Can these kinds of tools, born of extraction, possibly be used for decolonizing the atmosphere? This is a real question. Carbon removal at scale involves an immense infrastructure of power plants, capture facilities, pipelines, and injection wells, and as Winona LaDuke and Deborah Cowen put it in Beyond Wiindigo Infrastructure, “infrastructure is the how of settler colonialism”. And yet, as they also say, we can and must have “alimentary” infrastructure, “infrastructure that is life-giving in its design, finance, and effects”: “infrastructure is not inherently colonial — it is also essential for transformation; a pipe can carry fresh water as well as toxic sludge”.

Capitalism-as-usual would create a circular-carbon or carbon drawdown infrastructure that is not “alimentary”; it would, in contrast, be constructed according to the same old logics. But the techniques and technology in question also hold the potential to make the climate safer. This is why we should engage in ways that go beyond simply rejecting them out of hand. Instead, we should be aiming to control their use, and guarantee community and global benefit in their development and design.

Carbon removal can fit into the Green New Deal

Carbon removal could easily be one part of an international Green New Deal. Looking at the US resolution introduced by Representative Ocasio-Cortez in 2019, many goals are compatible with progressive biological and geological carbon removal: achieving net-zero through a fair and just transition, creating; millions of good, high-wage jobs; investing in infrastructure; securing public health and more.
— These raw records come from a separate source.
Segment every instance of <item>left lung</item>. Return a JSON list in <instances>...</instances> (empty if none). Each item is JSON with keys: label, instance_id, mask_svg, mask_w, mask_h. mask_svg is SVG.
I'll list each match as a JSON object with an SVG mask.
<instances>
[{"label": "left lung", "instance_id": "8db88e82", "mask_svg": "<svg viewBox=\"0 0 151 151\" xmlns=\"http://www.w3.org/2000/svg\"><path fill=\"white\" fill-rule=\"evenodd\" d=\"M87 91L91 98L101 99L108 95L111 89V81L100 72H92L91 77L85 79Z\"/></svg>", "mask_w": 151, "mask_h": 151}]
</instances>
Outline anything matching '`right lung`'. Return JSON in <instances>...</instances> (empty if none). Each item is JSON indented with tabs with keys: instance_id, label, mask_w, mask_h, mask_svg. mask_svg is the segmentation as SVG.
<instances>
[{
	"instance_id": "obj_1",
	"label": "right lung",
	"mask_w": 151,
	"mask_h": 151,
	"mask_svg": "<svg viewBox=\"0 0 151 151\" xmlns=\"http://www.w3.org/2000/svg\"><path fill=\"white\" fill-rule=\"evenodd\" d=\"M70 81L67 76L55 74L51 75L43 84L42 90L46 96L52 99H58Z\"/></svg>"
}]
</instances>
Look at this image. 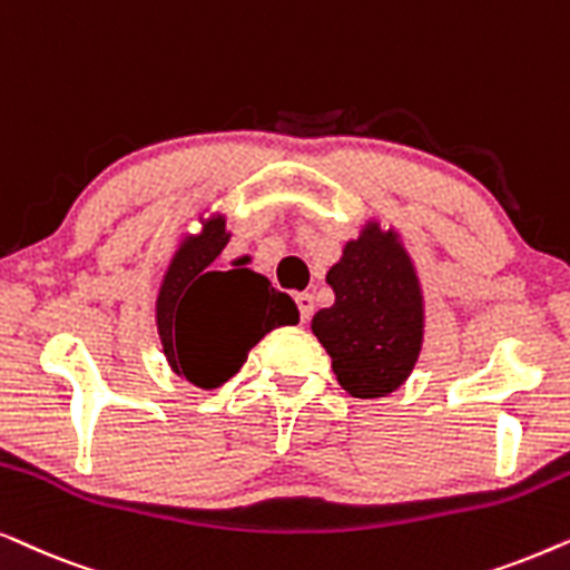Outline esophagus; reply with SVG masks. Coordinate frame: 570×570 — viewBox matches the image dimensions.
I'll return each mask as SVG.
<instances>
[{
	"mask_svg": "<svg viewBox=\"0 0 570 570\" xmlns=\"http://www.w3.org/2000/svg\"><path fill=\"white\" fill-rule=\"evenodd\" d=\"M294 302H297V307H299L302 323H307L309 317H313V313H315V297H313V294L302 292V294H297V297H294Z\"/></svg>",
	"mask_w": 570,
	"mask_h": 570,
	"instance_id": "obj_1",
	"label": "esophagus"
}]
</instances>
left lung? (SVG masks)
Here are the masks:
<instances>
[{
	"instance_id": "8db88e82",
	"label": "left lung",
	"mask_w": 570,
	"mask_h": 570,
	"mask_svg": "<svg viewBox=\"0 0 570 570\" xmlns=\"http://www.w3.org/2000/svg\"><path fill=\"white\" fill-rule=\"evenodd\" d=\"M325 281L336 302L315 313L313 333L331 354L341 389L354 399L389 396L422 348V294L406 249L367 224Z\"/></svg>"
}]
</instances>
Many of the activities the GND resolution promotes could involve carbon removal, including clean manufacturing, restoring and protecting threatened ecosystems, repairing and upgrading infrastructure, and “promoting the international exchange of technology, expertise, products, funding, and services”.

Regeneration is already present in the GND. The US resolution commits to “working collaboratively with farms and ranchers in the United States to eliminate pollution and greenhouse gas emissions from the agricultural sector as much as is technologically feasible” by supporting family farming, investing in soil health, and building a more sustainable food system that ensures universal access to healthy food. In fact, some of the extant institutions and policies the US can use to support regeneration have roots in the first New Deal. Building the Great Plains shelterbelt, the Soil Conservation Service (SCS) planted 220 million trees, creating 18,000 miles of windbreaks on 30,000 farms. The SCS evolved to become the National Resources Conservation Service, which administers programs that assist farmers in cover cropping and conservation tillage today.
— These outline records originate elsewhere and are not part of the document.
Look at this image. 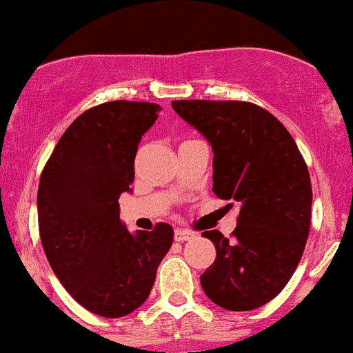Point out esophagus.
<instances>
[{
    "label": "esophagus",
    "mask_w": 353,
    "mask_h": 353,
    "mask_svg": "<svg viewBox=\"0 0 353 353\" xmlns=\"http://www.w3.org/2000/svg\"><path fill=\"white\" fill-rule=\"evenodd\" d=\"M194 236V233L189 232V230H183V228H176L174 230V240L176 242H185V240H191Z\"/></svg>",
    "instance_id": "obj_1"
}]
</instances>
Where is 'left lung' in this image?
Instances as JSON below:
<instances>
[{"mask_svg": "<svg viewBox=\"0 0 353 353\" xmlns=\"http://www.w3.org/2000/svg\"><path fill=\"white\" fill-rule=\"evenodd\" d=\"M180 118L214 150V187L240 203L232 239L203 232L215 261L201 274L207 297L228 311L272 301L297 269L311 226L310 171L274 114L242 101H173Z\"/></svg>", "mask_w": 353, "mask_h": 353, "instance_id": "8db88e82", "label": "left lung"}]
</instances>
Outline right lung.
Returning <instances> with one entry per match:
<instances>
[{"instance_id":"obj_1","label":"right lung","mask_w":353,"mask_h":353,"mask_svg":"<svg viewBox=\"0 0 353 353\" xmlns=\"http://www.w3.org/2000/svg\"><path fill=\"white\" fill-rule=\"evenodd\" d=\"M157 104L113 101L72 121L40 174L37 210L52 272L83 307L104 318L138 310L173 244V228L130 233L118 199L132 191L141 136Z\"/></svg>"}]
</instances>
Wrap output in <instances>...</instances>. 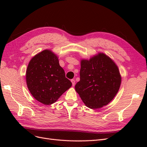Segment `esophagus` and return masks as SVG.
<instances>
[{
	"label": "esophagus",
	"mask_w": 147,
	"mask_h": 147,
	"mask_svg": "<svg viewBox=\"0 0 147 147\" xmlns=\"http://www.w3.org/2000/svg\"><path fill=\"white\" fill-rule=\"evenodd\" d=\"M71 82H72V86H75V80H74V79L71 80Z\"/></svg>",
	"instance_id": "obj_1"
}]
</instances>
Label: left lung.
I'll list each match as a JSON object with an SVG mask.
<instances>
[{
  "label": "left lung",
  "instance_id": "obj_1",
  "mask_svg": "<svg viewBox=\"0 0 147 147\" xmlns=\"http://www.w3.org/2000/svg\"><path fill=\"white\" fill-rule=\"evenodd\" d=\"M80 80L75 88L82 100L91 109L102 108L116 96L121 82L117 65L104 53L81 61Z\"/></svg>",
  "mask_w": 147,
  "mask_h": 147
}]
</instances>
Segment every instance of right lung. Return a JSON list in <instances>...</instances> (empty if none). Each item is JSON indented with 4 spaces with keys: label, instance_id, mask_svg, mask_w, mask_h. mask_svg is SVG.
Masks as SVG:
<instances>
[{
    "label": "right lung",
    "instance_id": "1",
    "mask_svg": "<svg viewBox=\"0 0 147 147\" xmlns=\"http://www.w3.org/2000/svg\"><path fill=\"white\" fill-rule=\"evenodd\" d=\"M26 83L31 94L44 105H50L72 86L59 64L57 56L45 50L30 61L26 70Z\"/></svg>",
    "mask_w": 147,
    "mask_h": 147
}]
</instances>
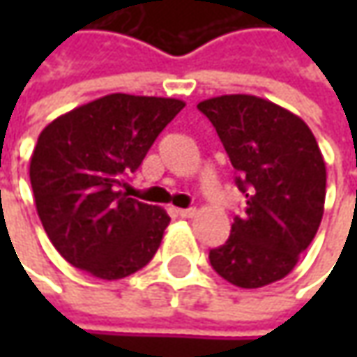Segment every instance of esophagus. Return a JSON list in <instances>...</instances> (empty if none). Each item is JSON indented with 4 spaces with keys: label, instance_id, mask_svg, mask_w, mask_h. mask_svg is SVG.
Here are the masks:
<instances>
[{
    "label": "esophagus",
    "instance_id": "obj_1",
    "mask_svg": "<svg viewBox=\"0 0 357 357\" xmlns=\"http://www.w3.org/2000/svg\"><path fill=\"white\" fill-rule=\"evenodd\" d=\"M174 213L181 218H192V216H197V208H174Z\"/></svg>",
    "mask_w": 357,
    "mask_h": 357
}]
</instances>
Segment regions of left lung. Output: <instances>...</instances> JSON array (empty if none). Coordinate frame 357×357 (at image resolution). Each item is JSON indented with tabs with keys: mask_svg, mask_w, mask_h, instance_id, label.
I'll list each match as a JSON object with an SVG mask.
<instances>
[{
	"mask_svg": "<svg viewBox=\"0 0 357 357\" xmlns=\"http://www.w3.org/2000/svg\"><path fill=\"white\" fill-rule=\"evenodd\" d=\"M238 172L244 214L211 266L238 288H262L288 276L314 240L326 200V162L310 127L280 105L254 95L200 101Z\"/></svg>",
	"mask_w": 357,
	"mask_h": 357,
	"instance_id": "left-lung-1",
	"label": "left lung"
}]
</instances>
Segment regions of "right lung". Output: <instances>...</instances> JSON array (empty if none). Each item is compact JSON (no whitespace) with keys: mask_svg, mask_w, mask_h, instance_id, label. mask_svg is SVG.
I'll list each match as a JSON object with an SVG mask.
<instances>
[{"mask_svg":"<svg viewBox=\"0 0 357 357\" xmlns=\"http://www.w3.org/2000/svg\"><path fill=\"white\" fill-rule=\"evenodd\" d=\"M183 107L178 99L113 93L41 130L29 162L35 208L69 264L119 280L151 262L171 218L121 186Z\"/></svg>","mask_w":357,"mask_h":357,"instance_id":"obj_1","label":"right lung"}]
</instances>
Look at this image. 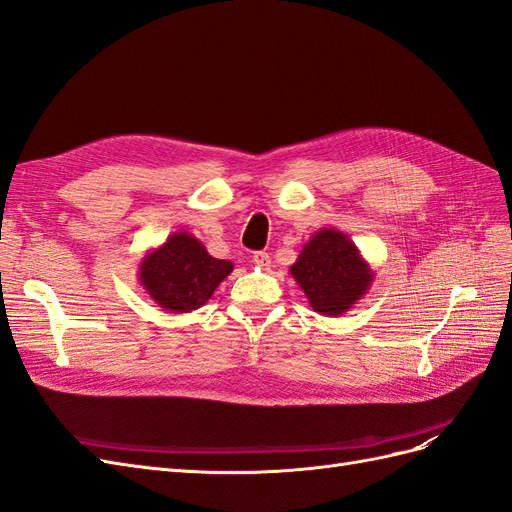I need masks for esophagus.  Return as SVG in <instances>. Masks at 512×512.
I'll use <instances>...</instances> for the list:
<instances>
[{"instance_id": "obj_1", "label": "esophagus", "mask_w": 512, "mask_h": 512, "mask_svg": "<svg viewBox=\"0 0 512 512\" xmlns=\"http://www.w3.org/2000/svg\"><path fill=\"white\" fill-rule=\"evenodd\" d=\"M252 262H254L256 267H260V269H269L271 267V256L267 252H254Z\"/></svg>"}]
</instances>
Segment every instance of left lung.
<instances>
[{"mask_svg": "<svg viewBox=\"0 0 512 512\" xmlns=\"http://www.w3.org/2000/svg\"><path fill=\"white\" fill-rule=\"evenodd\" d=\"M290 275L322 316L346 314L374 282V271L359 247L337 228L314 232L290 267Z\"/></svg>", "mask_w": 512, "mask_h": 512, "instance_id": "left-lung-1", "label": "left lung"}]
</instances>
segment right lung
<instances>
[{
    "instance_id": "obj_1",
    "label": "right lung",
    "mask_w": 512,
    "mask_h": 512,
    "mask_svg": "<svg viewBox=\"0 0 512 512\" xmlns=\"http://www.w3.org/2000/svg\"><path fill=\"white\" fill-rule=\"evenodd\" d=\"M235 265L213 258L190 232H173L138 265V282L164 312L190 314L203 307Z\"/></svg>"
}]
</instances>
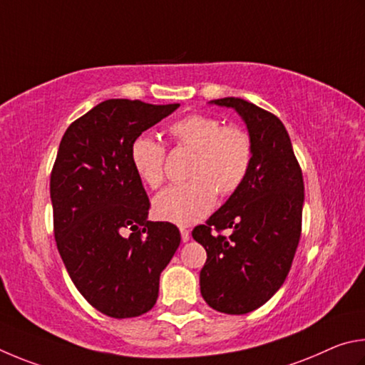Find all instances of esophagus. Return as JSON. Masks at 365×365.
<instances>
[{"label": "esophagus", "mask_w": 365, "mask_h": 365, "mask_svg": "<svg viewBox=\"0 0 365 365\" xmlns=\"http://www.w3.org/2000/svg\"><path fill=\"white\" fill-rule=\"evenodd\" d=\"M179 232H181V240H182V242H189V239H190V232L187 231L186 227H181V229H179Z\"/></svg>", "instance_id": "1"}]
</instances>
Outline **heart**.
I'll use <instances>...</instances> for the list:
<instances>
[{"mask_svg": "<svg viewBox=\"0 0 365 365\" xmlns=\"http://www.w3.org/2000/svg\"><path fill=\"white\" fill-rule=\"evenodd\" d=\"M170 136L178 145L194 150L187 182L162 190L153 200V212L160 220L187 226L212 212L216 192L232 195L244 184L253 160V143L244 128L222 126L210 115L194 113L175 121ZM131 162L139 178L150 189L162 186L165 179V147L149 134L133 140Z\"/></svg>", "mask_w": 365, "mask_h": 365, "instance_id": "heart-1", "label": "heart"}]
</instances>
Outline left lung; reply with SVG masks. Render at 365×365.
<instances>
[{
  "label": "left lung",
  "mask_w": 365,
  "mask_h": 365,
  "mask_svg": "<svg viewBox=\"0 0 365 365\" xmlns=\"http://www.w3.org/2000/svg\"><path fill=\"white\" fill-rule=\"evenodd\" d=\"M210 104L234 108L253 143L250 171L205 225L192 231L205 247L200 293L225 314L258 309L285 282L302 235L304 184L292 140L276 115L240 98ZM232 229L229 238L220 235Z\"/></svg>",
  "instance_id": "left-lung-1"
}]
</instances>
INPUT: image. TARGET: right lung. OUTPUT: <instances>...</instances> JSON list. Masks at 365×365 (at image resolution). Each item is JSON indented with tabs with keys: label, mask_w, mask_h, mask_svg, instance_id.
Masks as SVG:
<instances>
[{
	"label": "right lung",
	"mask_w": 365,
	"mask_h": 365,
	"mask_svg": "<svg viewBox=\"0 0 365 365\" xmlns=\"http://www.w3.org/2000/svg\"><path fill=\"white\" fill-rule=\"evenodd\" d=\"M178 107L108 99L59 144L49 184L57 250L76 289L106 316L150 311L181 242L175 225L147 220L150 202L131 162L133 140Z\"/></svg>",
	"instance_id": "1"
}]
</instances>
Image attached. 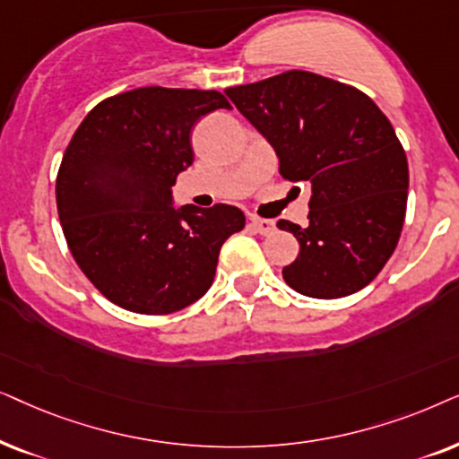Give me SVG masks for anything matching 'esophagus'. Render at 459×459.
<instances>
[{
  "instance_id": "34e87169",
  "label": "esophagus",
  "mask_w": 459,
  "mask_h": 459,
  "mask_svg": "<svg viewBox=\"0 0 459 459\" xmlns=\"http://www.w3.org/2000/svg\"><path fill=\"white\" fill-rule=\"evenodd\" d=\"M249 226L255 230V233L260 235H271L274 230V222L273 220H266V218H249Z\"/></svg>"
}]
</instances>
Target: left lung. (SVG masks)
<instances>
[{
    "mask_svg": "<svg viewBox=\"0 0 459 459\" xmlns=\"http://www.w3.org/2000/svg\"><path fill=\"white\" fill-rule=\"evenodd\" d=\"M226 96L277 152L279 174L313 191L308 226L277 224L300 243L285 283L321 300L369 285L399 243L407 207V157L386 115L361 90L308 71Z\"/></svg>",
    "mask_w": 459,
    "mask_h": 459,
    "instance_id": "8db88e82",
    "label": "left lung"
}]
</instances>
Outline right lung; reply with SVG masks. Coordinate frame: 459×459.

Granted, few politicians seem to grasp the scale of effort necessary. While all of the US presidential candidates support expanding soil carbon sequestration, only Senator Bernie Sanders suggested anything on the scale we require, proposing $410 billion to help farms transition to ecologically regenerative agricultural practices that sequester carbon and increase resilience in the face of climate change.

There is so much else in Green New Deal thinking that could readily incorporate drawdown: redesigning the built environment to embed CO2 by using building standards and mass public homebuilding with materials like high CO2 concrete, biochar, and wood. We could have procurement policies for regenerative organic certified agricultural goods for school lunches and in hospitals. We could have blue carbon and wetland restoration in tandem with adaptation measures.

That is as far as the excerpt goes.